*YOUR GOAL*. Exact copy without images: repeat every entry as written.

*Saved entries*.
------------------------------------------------------------

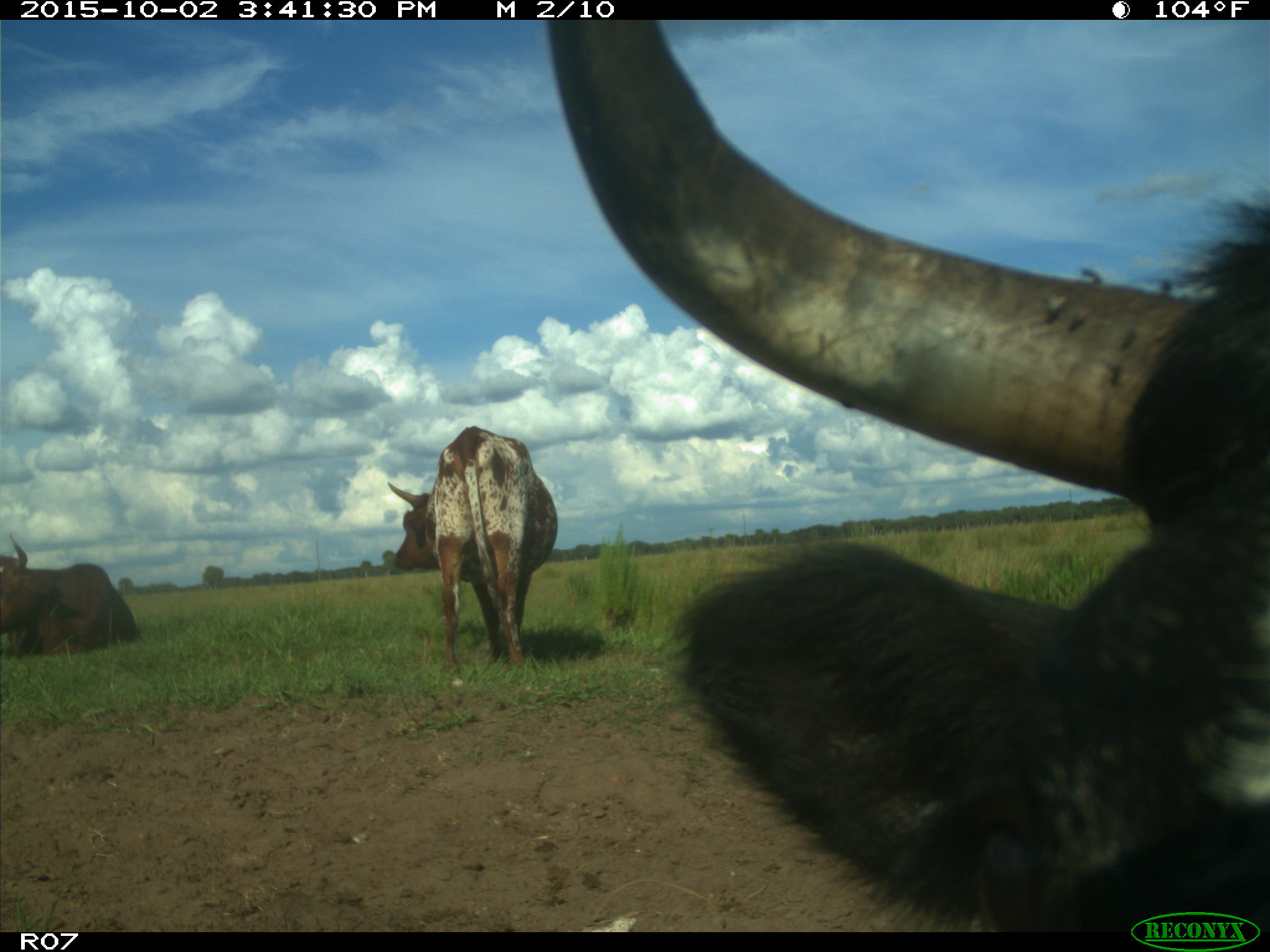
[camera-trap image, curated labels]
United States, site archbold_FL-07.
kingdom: Animalia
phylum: Chordata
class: Mammalia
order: Artiodactyla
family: Bovidae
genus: Bos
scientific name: Bos taurus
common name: domestic cow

------------------------------------------------------------

*COMPLETED TASK*.
[camera-trap image, curated labels]
United States, site archbold_FL-07.
kingdom: Animalia
phylum: Chordata
class: Mammalia
order: Artiodactyla
family: Bovidae
genus: Bos
scientific name: Bos taurus
common name: domestic cow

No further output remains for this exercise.